When a vital process becomes drastically slow because of disk writes, you can choose either ramfs or tmpfs file systems for writing files to the RAM.
Both tmpfs and ramfs mount will give you the power of fast reading and writing files from and to the primary memory. When you test this on a small file, you may not see a huge difference. You’ll notice the difference only when you write large amount of data to a file with some other processing overhead such as network.
1. How to mount Tmpfs
# mkdir -p /mnt/tmp # mount -t tmpfs -o size=20m tmpfs /mnt/tmp
The last line in the following df -k shows the above mounted /mnt/tmp tmpfs file system.
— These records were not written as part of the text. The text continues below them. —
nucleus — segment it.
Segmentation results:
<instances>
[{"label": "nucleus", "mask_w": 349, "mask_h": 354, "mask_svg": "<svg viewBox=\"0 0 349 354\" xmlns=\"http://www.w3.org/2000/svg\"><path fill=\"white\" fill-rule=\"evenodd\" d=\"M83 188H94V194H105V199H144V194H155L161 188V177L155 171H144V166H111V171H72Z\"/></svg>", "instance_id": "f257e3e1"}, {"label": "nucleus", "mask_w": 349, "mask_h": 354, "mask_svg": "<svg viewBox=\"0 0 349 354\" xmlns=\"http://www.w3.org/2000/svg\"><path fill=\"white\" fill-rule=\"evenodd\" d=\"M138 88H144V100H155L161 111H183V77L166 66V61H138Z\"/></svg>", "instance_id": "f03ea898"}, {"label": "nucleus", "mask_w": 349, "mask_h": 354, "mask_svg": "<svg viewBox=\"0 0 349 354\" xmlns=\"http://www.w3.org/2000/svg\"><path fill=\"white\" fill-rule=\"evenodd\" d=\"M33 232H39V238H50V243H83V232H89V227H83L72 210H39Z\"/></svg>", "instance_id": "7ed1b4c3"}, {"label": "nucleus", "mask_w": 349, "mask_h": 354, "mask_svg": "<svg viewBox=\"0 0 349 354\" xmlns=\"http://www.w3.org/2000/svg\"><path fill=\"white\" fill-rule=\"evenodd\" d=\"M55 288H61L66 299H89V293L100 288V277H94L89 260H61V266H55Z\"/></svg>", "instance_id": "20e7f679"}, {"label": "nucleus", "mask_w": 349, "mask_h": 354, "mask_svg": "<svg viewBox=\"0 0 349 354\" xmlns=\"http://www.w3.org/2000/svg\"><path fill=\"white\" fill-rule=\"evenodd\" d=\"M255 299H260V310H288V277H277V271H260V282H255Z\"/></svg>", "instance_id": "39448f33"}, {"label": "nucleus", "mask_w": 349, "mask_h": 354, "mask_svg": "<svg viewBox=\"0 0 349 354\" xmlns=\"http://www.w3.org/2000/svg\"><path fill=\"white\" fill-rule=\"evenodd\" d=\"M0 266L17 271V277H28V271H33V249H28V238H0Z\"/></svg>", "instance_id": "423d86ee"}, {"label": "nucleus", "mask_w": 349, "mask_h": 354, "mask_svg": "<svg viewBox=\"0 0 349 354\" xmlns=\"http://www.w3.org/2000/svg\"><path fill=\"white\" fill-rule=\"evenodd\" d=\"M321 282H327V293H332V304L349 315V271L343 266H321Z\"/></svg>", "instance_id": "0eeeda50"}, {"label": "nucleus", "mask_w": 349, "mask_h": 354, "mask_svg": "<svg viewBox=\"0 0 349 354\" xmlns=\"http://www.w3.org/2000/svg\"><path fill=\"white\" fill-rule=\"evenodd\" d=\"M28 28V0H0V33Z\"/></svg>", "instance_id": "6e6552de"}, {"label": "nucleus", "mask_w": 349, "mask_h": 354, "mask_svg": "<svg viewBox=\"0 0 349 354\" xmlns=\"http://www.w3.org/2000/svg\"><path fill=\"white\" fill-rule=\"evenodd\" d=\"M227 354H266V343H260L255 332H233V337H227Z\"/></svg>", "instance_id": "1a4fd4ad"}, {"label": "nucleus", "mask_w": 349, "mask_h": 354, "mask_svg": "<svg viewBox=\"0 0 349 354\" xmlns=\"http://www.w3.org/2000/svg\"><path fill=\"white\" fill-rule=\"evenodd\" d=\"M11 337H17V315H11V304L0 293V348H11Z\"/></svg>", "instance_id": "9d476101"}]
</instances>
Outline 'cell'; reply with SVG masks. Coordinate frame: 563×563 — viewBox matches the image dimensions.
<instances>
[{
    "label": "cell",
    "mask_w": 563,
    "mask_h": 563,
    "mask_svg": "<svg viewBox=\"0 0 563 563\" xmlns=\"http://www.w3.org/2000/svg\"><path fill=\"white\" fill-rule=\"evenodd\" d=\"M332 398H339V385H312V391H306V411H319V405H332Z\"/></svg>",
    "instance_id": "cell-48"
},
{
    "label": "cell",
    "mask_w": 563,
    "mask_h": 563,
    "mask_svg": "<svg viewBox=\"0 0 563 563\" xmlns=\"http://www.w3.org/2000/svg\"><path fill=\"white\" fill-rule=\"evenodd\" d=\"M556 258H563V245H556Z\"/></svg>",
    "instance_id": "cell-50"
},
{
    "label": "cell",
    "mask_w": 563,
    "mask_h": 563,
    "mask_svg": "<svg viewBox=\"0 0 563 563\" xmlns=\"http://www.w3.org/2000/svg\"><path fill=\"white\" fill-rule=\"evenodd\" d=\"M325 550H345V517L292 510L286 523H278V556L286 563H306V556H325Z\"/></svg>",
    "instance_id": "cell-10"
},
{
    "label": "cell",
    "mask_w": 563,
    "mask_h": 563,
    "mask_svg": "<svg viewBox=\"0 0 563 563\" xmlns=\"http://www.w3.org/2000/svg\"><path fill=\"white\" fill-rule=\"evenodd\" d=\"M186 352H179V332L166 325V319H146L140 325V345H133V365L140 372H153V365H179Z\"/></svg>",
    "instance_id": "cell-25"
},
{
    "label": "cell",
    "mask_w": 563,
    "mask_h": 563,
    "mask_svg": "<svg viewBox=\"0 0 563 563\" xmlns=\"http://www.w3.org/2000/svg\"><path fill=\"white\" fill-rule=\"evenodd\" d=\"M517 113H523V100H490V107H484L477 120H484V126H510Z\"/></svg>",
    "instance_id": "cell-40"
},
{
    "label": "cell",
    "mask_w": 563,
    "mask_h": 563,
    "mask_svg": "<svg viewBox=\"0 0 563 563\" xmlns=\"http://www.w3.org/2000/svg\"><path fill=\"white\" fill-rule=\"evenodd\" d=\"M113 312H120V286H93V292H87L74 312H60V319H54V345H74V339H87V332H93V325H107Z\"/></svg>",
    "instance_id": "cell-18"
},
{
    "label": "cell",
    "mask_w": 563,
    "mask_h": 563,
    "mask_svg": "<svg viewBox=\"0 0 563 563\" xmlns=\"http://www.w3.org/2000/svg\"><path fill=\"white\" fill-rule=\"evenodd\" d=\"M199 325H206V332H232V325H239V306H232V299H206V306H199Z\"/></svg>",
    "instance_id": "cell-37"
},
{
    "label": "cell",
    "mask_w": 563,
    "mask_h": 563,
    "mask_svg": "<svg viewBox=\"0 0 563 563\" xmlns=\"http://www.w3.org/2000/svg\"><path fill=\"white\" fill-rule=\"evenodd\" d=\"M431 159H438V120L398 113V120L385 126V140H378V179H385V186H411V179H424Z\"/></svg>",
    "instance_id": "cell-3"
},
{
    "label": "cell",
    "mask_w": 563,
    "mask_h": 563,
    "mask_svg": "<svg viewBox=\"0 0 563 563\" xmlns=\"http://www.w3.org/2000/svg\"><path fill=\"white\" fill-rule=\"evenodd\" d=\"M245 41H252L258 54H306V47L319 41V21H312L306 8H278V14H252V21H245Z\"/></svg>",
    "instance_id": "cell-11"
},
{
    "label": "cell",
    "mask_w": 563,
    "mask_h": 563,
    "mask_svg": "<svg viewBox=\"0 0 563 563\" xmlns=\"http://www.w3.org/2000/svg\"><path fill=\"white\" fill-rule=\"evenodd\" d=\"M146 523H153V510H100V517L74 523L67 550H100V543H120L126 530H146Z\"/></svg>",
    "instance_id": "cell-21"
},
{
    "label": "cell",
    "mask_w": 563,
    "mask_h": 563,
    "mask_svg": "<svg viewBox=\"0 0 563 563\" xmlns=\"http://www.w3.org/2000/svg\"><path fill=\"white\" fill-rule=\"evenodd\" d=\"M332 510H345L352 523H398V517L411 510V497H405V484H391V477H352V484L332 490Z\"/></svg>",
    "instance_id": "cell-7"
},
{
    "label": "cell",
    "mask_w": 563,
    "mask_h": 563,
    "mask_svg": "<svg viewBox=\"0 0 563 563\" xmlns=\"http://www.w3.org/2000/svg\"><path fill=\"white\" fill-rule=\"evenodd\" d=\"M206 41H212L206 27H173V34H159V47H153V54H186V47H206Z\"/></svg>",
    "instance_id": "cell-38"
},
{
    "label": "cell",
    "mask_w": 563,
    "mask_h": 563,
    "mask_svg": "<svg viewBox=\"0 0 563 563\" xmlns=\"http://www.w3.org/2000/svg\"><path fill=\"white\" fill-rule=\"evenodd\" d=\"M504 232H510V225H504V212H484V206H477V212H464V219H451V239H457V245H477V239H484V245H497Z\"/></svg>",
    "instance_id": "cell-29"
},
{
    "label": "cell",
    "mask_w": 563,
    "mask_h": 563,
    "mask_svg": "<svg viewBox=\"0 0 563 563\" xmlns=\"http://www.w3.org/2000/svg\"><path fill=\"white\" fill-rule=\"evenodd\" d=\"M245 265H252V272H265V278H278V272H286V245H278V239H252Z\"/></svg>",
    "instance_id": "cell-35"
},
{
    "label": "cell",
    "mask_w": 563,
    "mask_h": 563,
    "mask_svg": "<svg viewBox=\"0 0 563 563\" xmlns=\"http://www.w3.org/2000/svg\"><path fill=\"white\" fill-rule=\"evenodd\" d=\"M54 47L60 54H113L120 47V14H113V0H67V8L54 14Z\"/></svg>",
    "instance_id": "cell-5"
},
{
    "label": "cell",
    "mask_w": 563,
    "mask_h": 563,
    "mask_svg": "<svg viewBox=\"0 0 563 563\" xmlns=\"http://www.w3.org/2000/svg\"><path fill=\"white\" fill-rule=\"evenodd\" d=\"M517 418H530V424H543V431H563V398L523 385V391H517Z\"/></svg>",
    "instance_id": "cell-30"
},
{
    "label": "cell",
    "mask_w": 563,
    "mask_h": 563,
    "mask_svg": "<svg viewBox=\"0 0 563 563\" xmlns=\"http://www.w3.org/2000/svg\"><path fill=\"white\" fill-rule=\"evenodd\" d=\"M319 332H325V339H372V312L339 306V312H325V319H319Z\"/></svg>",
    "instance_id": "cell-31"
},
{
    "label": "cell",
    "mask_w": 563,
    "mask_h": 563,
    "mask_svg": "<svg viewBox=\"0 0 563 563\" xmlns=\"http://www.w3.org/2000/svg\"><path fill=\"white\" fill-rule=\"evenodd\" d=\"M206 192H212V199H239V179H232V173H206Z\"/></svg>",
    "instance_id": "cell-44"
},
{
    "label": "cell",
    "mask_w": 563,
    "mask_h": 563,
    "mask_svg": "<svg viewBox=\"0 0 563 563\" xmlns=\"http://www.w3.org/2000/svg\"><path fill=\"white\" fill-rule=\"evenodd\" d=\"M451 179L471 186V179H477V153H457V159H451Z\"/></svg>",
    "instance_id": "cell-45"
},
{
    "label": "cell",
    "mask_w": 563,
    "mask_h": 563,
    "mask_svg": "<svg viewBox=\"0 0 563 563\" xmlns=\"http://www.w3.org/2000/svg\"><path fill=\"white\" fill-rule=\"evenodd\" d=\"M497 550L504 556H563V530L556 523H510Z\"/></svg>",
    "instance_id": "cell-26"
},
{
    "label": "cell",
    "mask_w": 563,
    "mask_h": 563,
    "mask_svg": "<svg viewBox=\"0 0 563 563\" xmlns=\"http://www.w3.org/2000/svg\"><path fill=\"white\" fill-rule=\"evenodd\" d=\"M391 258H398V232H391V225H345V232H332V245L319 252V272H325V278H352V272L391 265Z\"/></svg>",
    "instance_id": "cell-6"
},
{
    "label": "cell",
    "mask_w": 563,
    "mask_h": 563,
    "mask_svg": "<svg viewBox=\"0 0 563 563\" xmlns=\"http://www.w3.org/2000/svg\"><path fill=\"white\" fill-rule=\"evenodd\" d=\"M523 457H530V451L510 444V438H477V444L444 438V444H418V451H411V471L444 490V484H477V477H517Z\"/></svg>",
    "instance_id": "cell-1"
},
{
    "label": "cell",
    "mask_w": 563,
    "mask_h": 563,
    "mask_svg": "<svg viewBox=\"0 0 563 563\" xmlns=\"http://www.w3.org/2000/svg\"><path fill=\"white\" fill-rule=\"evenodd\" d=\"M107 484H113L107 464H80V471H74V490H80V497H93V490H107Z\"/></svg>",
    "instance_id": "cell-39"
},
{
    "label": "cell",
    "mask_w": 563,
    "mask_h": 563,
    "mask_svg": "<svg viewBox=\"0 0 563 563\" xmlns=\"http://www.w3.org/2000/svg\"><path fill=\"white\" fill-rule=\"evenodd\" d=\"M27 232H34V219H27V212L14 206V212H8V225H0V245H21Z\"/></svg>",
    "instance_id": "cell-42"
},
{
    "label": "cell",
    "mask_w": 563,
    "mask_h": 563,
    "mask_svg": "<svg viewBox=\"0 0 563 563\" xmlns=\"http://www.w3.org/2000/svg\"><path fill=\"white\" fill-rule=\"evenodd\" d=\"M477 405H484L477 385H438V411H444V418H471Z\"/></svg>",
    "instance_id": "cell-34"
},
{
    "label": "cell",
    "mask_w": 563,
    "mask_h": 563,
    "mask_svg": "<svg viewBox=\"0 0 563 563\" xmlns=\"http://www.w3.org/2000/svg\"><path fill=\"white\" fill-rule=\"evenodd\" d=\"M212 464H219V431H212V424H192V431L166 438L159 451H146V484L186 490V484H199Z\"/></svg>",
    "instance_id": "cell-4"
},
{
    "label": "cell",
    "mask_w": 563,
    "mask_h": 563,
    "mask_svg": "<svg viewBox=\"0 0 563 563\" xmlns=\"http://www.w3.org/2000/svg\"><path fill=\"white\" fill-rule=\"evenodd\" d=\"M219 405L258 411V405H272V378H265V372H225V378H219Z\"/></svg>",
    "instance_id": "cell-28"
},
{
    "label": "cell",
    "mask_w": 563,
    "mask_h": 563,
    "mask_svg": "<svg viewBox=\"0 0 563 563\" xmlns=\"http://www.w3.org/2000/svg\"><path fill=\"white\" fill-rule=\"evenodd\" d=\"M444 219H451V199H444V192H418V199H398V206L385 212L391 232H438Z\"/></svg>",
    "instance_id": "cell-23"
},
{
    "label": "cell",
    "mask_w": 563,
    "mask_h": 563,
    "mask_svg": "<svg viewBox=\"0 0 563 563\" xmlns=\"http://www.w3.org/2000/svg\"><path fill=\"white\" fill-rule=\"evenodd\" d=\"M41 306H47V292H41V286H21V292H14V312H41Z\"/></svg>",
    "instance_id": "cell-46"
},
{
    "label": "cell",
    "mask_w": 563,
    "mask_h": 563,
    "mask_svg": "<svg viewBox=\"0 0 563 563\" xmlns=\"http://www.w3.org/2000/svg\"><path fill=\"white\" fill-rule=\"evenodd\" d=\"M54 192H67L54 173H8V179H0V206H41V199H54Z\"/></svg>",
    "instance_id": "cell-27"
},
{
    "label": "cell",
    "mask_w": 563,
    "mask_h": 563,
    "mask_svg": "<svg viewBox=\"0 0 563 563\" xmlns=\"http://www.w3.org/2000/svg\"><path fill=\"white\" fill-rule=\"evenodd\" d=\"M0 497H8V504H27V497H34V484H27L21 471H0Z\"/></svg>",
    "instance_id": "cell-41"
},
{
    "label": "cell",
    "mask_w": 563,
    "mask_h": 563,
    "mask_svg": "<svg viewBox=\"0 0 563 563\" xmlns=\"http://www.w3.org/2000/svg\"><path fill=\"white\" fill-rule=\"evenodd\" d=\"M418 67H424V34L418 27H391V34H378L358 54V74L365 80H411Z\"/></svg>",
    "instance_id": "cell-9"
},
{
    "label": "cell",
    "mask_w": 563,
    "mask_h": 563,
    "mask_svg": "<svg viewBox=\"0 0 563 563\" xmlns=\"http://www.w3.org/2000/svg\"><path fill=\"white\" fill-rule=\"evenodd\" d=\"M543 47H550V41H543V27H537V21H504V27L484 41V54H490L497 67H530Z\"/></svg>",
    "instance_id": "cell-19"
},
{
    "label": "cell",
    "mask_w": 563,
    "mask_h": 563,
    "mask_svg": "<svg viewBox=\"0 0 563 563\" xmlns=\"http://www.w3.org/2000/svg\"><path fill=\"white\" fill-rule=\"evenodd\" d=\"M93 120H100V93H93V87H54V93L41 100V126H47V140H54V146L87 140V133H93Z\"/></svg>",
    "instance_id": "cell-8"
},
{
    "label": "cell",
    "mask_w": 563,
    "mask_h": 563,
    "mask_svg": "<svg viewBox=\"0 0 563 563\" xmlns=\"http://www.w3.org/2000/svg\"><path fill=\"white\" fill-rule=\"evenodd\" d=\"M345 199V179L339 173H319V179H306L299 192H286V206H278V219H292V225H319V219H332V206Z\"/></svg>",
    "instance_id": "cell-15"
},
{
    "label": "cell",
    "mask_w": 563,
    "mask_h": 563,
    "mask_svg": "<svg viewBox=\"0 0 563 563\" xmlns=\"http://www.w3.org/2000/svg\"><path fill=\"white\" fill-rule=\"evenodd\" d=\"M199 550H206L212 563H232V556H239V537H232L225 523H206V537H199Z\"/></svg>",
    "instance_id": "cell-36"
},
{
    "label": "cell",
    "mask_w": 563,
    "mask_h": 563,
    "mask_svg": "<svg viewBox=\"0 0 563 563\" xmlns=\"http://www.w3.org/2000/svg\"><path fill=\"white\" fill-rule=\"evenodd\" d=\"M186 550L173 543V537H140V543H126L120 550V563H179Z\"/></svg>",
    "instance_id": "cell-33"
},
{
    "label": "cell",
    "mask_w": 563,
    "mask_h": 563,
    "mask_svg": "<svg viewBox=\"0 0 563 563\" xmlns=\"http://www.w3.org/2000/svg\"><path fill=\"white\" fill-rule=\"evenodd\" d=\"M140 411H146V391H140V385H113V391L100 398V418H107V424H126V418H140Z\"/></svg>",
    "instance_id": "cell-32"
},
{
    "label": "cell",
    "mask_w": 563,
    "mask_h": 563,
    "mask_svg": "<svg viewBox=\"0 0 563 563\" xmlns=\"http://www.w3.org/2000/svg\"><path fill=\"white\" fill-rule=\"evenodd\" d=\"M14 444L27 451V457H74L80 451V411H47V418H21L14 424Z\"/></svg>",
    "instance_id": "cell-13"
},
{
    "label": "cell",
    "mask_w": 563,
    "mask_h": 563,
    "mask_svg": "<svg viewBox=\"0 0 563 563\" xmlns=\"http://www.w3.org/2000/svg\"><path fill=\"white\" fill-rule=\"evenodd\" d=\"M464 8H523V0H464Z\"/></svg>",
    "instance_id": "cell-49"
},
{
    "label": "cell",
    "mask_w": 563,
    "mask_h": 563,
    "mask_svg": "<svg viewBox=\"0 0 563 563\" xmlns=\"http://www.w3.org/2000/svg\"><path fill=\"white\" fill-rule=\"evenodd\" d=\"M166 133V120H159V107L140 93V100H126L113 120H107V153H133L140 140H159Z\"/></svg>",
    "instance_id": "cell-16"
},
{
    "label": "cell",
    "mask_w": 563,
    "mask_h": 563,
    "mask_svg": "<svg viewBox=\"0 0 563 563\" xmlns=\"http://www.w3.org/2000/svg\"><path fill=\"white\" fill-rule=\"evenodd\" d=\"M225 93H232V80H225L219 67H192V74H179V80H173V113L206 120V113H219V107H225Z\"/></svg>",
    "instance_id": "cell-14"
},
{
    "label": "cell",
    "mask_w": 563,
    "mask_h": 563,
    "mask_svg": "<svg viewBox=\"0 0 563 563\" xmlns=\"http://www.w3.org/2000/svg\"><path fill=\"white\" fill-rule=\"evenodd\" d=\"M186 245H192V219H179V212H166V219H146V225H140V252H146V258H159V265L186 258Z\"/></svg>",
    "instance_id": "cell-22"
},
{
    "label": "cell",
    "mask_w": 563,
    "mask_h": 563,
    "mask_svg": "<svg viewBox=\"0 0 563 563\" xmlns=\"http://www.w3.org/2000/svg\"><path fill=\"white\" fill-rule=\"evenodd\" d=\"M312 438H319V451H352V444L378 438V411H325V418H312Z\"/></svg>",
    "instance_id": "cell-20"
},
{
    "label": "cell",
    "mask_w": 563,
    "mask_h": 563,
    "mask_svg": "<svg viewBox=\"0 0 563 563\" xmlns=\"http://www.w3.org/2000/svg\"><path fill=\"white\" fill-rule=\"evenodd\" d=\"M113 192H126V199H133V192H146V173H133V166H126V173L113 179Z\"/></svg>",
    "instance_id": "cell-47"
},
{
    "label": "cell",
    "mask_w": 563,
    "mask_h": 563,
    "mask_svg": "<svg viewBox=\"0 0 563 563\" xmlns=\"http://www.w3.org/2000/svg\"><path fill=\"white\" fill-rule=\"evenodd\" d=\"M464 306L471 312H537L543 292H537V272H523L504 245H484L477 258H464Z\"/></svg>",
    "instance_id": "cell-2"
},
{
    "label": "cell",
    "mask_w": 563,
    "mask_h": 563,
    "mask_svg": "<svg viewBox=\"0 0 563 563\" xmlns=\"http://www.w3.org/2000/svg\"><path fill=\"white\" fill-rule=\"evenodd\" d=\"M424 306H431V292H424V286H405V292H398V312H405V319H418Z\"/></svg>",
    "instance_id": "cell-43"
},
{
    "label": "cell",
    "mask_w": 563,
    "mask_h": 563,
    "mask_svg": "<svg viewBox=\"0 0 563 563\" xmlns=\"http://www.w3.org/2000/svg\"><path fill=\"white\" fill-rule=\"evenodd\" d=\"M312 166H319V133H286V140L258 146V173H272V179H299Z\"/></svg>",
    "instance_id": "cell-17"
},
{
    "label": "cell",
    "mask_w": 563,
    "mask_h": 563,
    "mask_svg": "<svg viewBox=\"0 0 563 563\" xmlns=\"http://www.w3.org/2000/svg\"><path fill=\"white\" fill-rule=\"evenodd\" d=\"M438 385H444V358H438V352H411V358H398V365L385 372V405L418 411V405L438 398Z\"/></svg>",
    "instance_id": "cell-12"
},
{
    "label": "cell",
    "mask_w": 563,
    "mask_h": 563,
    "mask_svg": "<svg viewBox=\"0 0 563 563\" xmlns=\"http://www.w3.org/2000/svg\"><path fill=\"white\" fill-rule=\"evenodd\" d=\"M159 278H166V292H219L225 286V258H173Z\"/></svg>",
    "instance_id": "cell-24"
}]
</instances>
# df -k Filesystem 1K-blocks Used Available Use% Mounted on /dev/sda2 32705400 5002488 26041576 17% / /dev/sda1 194442 18567 165836 11% /boot tmpfs 517320 0 517320 0% /dev/shm tmpfs 20480 0 20480 0% /mnt/tmp
2. How to mount Ramfs
# mkdir -p /mnt/ram # mount -t ramfs -o size=20m ramfs /mnt/ram
The last line in the following mount command shows the above mounted /mnt/ram ramfs file system.
# mount /dev/sda2 on / type ext3 (rw) proc on /proc type proc (rw) sysfs on /sys type sysfs (rw) devpts on /dev/pts type devpts (rw,gid=5,mode=620) /dev/sda1 on /boot type ext3 (rw) tmpfs on /dev/shm type tmpfs (rw) none on /proc/sys/fs/binfmt_misc type binfmt_misc (rw) sunrpc on /var/lib/nfs/rpc_pipefs type rpc_pipefs (rw) fusectl on /sys/fs/fuse/connections type fusectl (rw) tmpfs on /mnt/tmp type tmpfs (rw,size=20m) ramfs on /mnt/ram type ramfs (rw,size=20m)
You can mount ramfs and tmpfs during boot time by adding an entry to the /etc/fstab.
3. Ramfs vs Tmpfs
Primarily both ramfs and tmpfs does the same thing with few minor differences.
- Ramfs will grow dynamically. So, you need control the process that writes the data to make sure ramfs doesn’t go above the available RAM size in the system. Let us say you have 2GB of RAM on your system and created a 1 GB ramfs and mounted as /tmp/ram. When the total size of the /tmp/ram crosses 1GB, you can still write data to it. System will not stop you from writing data more than 1GB. However, when it goes above total RAM size of 2GB, the system may hang, as there is no place in the RAM to keep the data.
- Tmpfs will not grow dynamically. It would not allow you to write more than the size you’ve specified while mounting the tmpfs. So, you don’t need to worry about controlling the process that writes the data to make sure tmpfs doesn’t go above the specified limit. It may give errors similar to “No space left on device”.
- Tmpfs uses swap.
- Ramfs does not use swap.
4. Disadvantages of Ramfs and Tmpfs
Since both ramfs and tmpfs is writing to the system RAM, it would get deleted once the system gets rebooted, or crashed. So, you should write a process to pick up the data from ramfs/tmpfs to disk in periodic intervals. You can also write a process to write down the data from ramfs/tmpfs to disk while the system is shutting down. But, this will not help you in the time of system crash.
Experimentation | Tmpfs | Ramfs |
---|---|---|
Fill maximum space and continue writing | Will display error | Will continue writing |
Fixed Size | Yes | No |
Uses Swap | Yes | No |
Volatile Storage | Yes | Yes |
If you want your process to write faster, opting for tmpfs is a better choice with precautions about the system crash.